* _SELECTED EXCERPT_
Goals: Standardize the major architectural patterns, break up monolithic modules, and increase test coverage for high-risk areas.

Week 5-6: Error Handling Standardization

The team tackled their five different error handling patterns, converging on a custom exception hierarchy:

# core/exceptions.py
class AppError(Exception):
    """Base exception for all application errors."""
    def __init__(self, message: str, code: str, status_code: int = 500):
        self.message = message
        self.code = code
        self.status_code = status_code
        super().__init__(message)

class NotFoundError(AppError):
    def __init__(self, resource: str, identifier: str):
        super().__init__(
            message=f"{resource} '{identifier}' not found",
            code="NOT_FOUND",
            status_code=404
        )

class ValidationError(AppError):
    def __init__(self, message: str, field: str | None = None):
        super().__init__(
            message=message,
            code="VALIDATION_ERROR",
            status_code=422
        )

They migrated module by module. For each module, they asked the AI to convert all error handling to use the new exception classes, provided the exception hierarchy as context, and reviewed every change. The migration took eight developer-days spread across two weeks.

Week 6-7: Breaking Up the Task Monolith

The 4,200-line task.py file was the team's biggest pain point. They used the AI assistant to help decompose it:

  1. First, they asked the AI to analyze the file and suggest a decomposition into logical units. The AI identified seven responsibility groups: task CRUD operations, task assignment logic, task status transitions, task search and filtering, task notifications, task reporting, and task import/export.

  2. They created seven new files matching these groups, plus a facade class that preserved the existing public API so callers did not need to change.

  3. They migrated functionality one group at a time, writing tests for each group before and after the migration.

  4. After all groups were migrated, they updated callers to use the new modules directly and removed the facade.

The entire process took six developer-days. The AI was invaluable for the mechanical work of moving functions and updating imports, but human judgment was essential for deciding where to draw the boundaries.

Week 7-8: Database Access Standardization

The team created a base repository class and migrated all five data access patterns to use it. The AI helped generate the repository implementations from the conventions document and existing model definitions.

They also added test coverage for all repository methods, bringing backend coverage from 56% to 64%.

* _WRITTEN REQUEST 1_
Find each line of the records that contains the word "ceiling", and copy those lines.
The refactoring excerpt and the records were drawn from separate sources.

* _ROWS_
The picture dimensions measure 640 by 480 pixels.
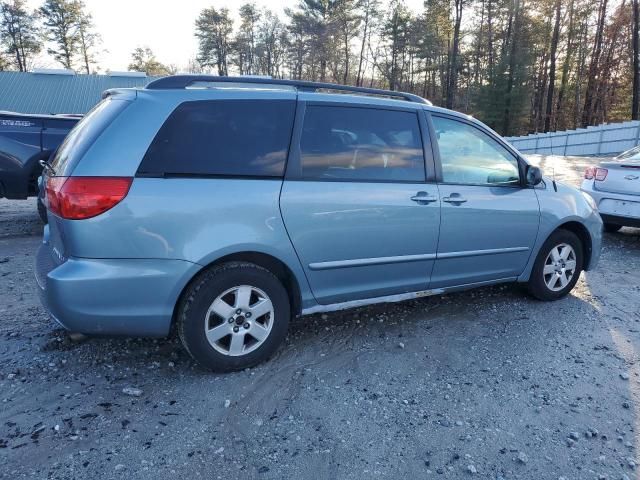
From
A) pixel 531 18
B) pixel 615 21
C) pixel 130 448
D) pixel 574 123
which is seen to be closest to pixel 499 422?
pixel 130 448

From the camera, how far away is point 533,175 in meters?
4.09

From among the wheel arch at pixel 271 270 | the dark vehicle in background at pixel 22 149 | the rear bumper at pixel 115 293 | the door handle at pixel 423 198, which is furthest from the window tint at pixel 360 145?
the dark vehicle in background at pixel 22 149

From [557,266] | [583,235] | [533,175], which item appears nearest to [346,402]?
[533,175]

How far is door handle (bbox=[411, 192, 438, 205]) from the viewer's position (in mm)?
3492

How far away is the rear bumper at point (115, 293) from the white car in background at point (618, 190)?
20.3ft

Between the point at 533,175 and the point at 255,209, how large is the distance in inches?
102

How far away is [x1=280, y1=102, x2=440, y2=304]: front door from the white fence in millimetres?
22040

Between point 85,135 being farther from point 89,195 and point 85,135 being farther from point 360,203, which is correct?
point 360,203

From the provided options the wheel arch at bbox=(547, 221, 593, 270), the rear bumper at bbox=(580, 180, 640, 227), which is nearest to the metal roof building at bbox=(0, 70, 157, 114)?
the rear bumper at bbox=(580, 180, 640, 227)

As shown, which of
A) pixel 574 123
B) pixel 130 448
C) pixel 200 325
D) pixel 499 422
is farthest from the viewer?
pixel 574 123

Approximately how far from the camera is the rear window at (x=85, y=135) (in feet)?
8.81

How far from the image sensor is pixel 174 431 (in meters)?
2.51

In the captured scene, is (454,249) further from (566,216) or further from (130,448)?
(130,448)

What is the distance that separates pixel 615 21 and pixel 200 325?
1626 inches
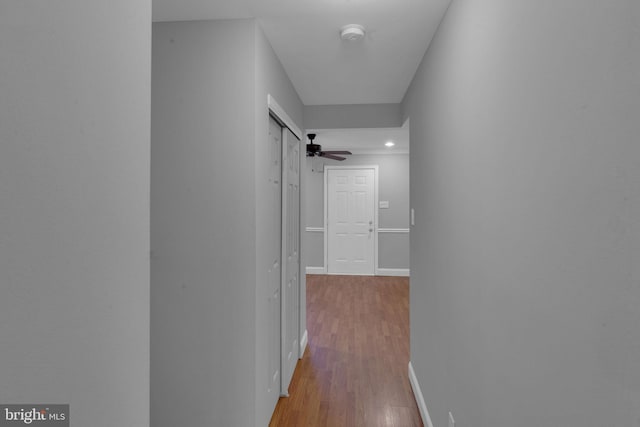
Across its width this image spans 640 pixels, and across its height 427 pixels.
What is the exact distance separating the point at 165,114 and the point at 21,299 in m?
1.63

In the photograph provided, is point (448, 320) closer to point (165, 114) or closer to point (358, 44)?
point (358, 44)

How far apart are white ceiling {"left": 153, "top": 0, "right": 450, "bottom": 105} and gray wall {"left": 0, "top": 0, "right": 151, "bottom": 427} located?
44.2 inches

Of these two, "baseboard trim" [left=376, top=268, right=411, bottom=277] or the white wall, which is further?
"baseboard trim" [left=376, top=268, right=411, bottom=277]

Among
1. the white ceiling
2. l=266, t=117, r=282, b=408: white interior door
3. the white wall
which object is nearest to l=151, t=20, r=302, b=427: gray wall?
the white wall

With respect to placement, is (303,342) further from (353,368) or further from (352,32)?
(352,32)

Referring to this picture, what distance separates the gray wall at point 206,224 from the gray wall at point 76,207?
1.04 m

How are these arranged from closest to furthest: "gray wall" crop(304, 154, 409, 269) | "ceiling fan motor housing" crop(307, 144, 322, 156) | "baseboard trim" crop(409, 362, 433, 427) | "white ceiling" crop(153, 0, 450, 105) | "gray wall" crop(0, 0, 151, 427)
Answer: "gray wall" crop(0, 0, 151, 427) → "white ceiling" crop(153, 0, 450, 105) → "baseboard trim" crop(409, 362, 433, 427) → "ceiling fan motor housing" crop(307, 144, 322, 156) → "gray wall" crop(304, 154, 409, 269)

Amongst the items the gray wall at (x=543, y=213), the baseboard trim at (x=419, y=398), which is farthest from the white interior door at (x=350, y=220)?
the gray wall at (x=543, y=213)

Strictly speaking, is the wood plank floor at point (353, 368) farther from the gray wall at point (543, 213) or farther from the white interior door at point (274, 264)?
the gray wall at point (543, 213)

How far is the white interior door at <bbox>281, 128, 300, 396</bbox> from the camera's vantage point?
2.64 metres

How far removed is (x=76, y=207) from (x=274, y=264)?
1.86 m

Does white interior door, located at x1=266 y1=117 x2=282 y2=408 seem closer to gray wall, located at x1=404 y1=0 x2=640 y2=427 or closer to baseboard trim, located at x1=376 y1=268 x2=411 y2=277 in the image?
gray wall, located at x1=404 y1=0 x2=640 y2=427

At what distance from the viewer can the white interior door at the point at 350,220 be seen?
6723 mm

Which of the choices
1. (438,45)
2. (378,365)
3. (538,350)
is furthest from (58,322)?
(378,365)
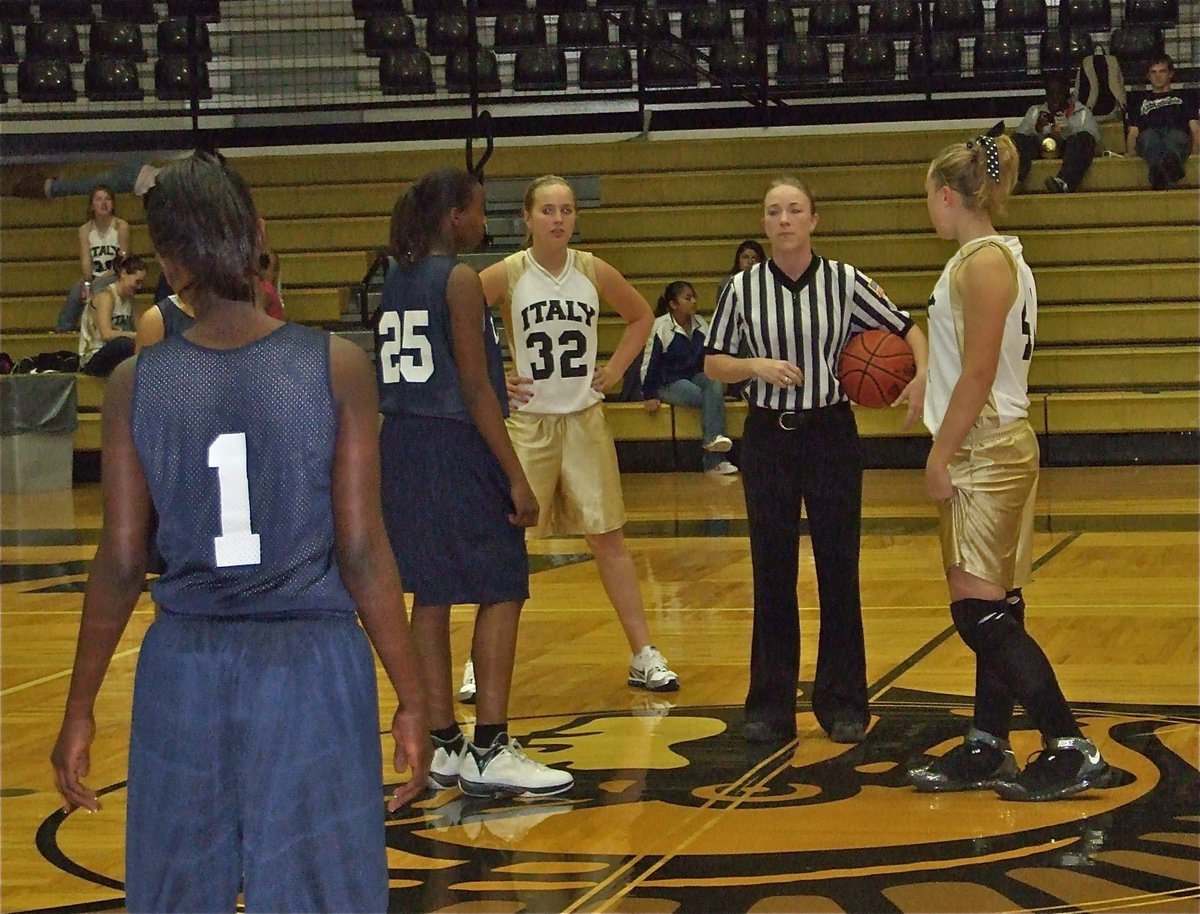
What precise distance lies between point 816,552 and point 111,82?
11.5 m

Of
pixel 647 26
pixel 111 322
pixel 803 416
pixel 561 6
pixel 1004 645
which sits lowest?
pixel 1004 645

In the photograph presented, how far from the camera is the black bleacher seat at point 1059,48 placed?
1452 centimetres

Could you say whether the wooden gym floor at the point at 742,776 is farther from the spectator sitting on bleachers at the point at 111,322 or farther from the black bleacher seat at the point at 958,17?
the black bleacher seat at the point at 958,17

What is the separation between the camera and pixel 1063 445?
490 inches

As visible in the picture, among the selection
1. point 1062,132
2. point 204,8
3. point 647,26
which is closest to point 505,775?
point 1062,132

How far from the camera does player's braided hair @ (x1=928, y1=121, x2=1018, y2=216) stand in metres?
4.22

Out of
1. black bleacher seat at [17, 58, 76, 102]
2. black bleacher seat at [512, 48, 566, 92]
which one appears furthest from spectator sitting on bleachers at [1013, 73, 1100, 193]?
black bleacher seat at [17, 58, 76, 102]

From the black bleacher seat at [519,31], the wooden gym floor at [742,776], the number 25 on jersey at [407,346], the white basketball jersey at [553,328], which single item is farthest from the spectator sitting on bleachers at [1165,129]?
the number 25 on jersey at [407,346]

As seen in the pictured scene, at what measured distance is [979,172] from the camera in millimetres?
4227

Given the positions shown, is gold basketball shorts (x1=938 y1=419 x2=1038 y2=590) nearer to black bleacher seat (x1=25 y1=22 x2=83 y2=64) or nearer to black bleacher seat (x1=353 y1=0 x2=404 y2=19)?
black bleacher seat (x1=353 y1=0 x2=404 y2=19)

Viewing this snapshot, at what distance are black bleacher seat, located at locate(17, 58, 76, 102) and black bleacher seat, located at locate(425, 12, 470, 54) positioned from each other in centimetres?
303

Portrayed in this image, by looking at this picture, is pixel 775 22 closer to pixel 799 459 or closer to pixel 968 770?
pixel 799 459

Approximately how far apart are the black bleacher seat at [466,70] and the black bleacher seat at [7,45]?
3.75m

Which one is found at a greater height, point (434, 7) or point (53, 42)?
point (434, 7)
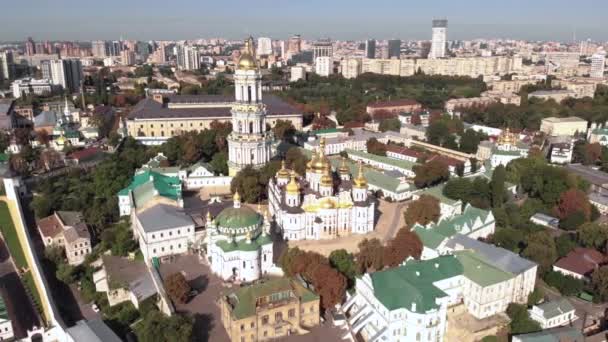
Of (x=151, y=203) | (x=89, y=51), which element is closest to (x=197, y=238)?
(x=151, y=203)

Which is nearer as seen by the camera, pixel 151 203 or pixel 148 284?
pixel 148 284

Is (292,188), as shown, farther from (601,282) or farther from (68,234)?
(601,282)

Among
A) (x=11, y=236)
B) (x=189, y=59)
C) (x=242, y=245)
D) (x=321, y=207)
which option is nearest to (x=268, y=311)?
(x=242, y=245)

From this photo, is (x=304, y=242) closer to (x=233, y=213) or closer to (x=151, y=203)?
(x=233, y=213)

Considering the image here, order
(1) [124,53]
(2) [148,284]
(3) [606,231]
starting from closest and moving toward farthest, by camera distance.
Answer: (2) [148,284] → (3) [606,231] → (1) [124,53]

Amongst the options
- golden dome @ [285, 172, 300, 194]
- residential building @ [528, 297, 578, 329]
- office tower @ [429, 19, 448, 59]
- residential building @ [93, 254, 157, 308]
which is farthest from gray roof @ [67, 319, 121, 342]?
office tower @ [429, 19, 448, 59]

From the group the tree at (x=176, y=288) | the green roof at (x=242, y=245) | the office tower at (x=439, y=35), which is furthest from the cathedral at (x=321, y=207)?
the office tower at (x=439, y=35)
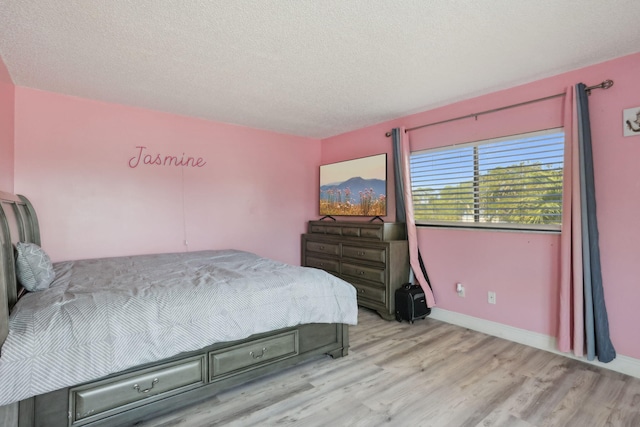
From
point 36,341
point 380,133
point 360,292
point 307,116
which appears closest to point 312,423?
point 36,341

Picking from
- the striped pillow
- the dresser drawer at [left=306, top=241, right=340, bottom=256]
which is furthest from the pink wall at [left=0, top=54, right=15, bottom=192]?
the dresser drawer at [left=306, top=241, right=340, bottom=256]

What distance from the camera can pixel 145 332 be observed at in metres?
1.65

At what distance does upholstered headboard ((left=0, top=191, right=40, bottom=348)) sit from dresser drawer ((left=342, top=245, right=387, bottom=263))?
291 centimetres

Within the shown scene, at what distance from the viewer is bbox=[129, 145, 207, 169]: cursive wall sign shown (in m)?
3.48

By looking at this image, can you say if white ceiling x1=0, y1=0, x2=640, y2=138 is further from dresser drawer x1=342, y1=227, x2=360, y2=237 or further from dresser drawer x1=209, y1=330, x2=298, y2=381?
dresser drawer x1=209, y1=330, x2=298, y2=381

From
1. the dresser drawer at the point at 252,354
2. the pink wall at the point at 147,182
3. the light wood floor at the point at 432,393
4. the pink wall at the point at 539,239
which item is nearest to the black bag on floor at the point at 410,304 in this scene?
the pink wall at the point at 539,239

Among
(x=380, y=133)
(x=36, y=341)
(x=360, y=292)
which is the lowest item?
(x=360, y=292)

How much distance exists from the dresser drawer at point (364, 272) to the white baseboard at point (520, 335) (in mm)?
724

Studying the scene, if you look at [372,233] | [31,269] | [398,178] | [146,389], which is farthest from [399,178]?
[31,269]

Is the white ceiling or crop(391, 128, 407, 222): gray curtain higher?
the white ceiling

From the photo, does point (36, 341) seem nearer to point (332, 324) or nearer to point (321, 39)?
point (332, 324)

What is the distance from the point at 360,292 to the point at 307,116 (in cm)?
221

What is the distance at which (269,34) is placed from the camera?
2020mm

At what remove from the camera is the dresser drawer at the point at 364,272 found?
3494 millimetres
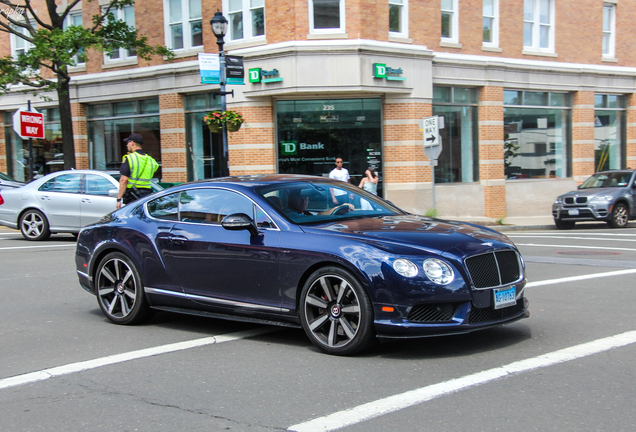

* _WRITTEN REQUEST 2_
State whether each statement agrees with the refactoring excerpt, answering yes or no and quoting the words that decide it: (a) migrating to the new exception classes took eight developer-days; (b) the facade class was kept after callers switched to the new modules; (c) backend coverage reached 64%.

* _EXPECTED OUTPUT 1_
How far apart are white ceiling {"left": 153, "top": 0, "right": 450, "bottom": 105} and gray wall {"left": 0, "top": 0, "right": 151, "bottom": 427} located?
1. the white ceiling
How are these arranged from closest to furthest: "gray wall" crop(304, 154, 409, 269) | "ceiling fan motor housing" crop(307, 144, 322, 156) | "baseboard trim" crop(409, 362, 433, 427) | "white ceiling" crop(153, 0, 450, 105) | "gray wall" crop(0, 0, 151, 427)
Answer: "gray wall" crop(0, 0, 151, 427) → "white ceiling" crop(153, 0, 450, 105) → "baseboard trim" crop(409, 362, 433, 427) → "ceiling fan motor housing" crop(307, 144, 322, 156) → "gray wall" crop(304, 154, 409, 269)
By looking at this image, can you say if white ceiling x1=0, y1=0, x2=640, y2=138 is further from dresser drawer x1=342, y1=227, x2=360, y2=237 or further from dresser drawer x1=209, y1=330, x2=298, y2=381?
Is the white ceiling or crop(391, 128, 407, 222): gray curtain higher?
the white ceiling

* _EXPECTED OUTPUT 2_
(a) Yes: "The migration took eight developer-days spread across two weeks."
(b) No: "they updated callers to use the new modules directly and removed the facade."
(c) Yes: "bringing backend coverage from 56% to 64%."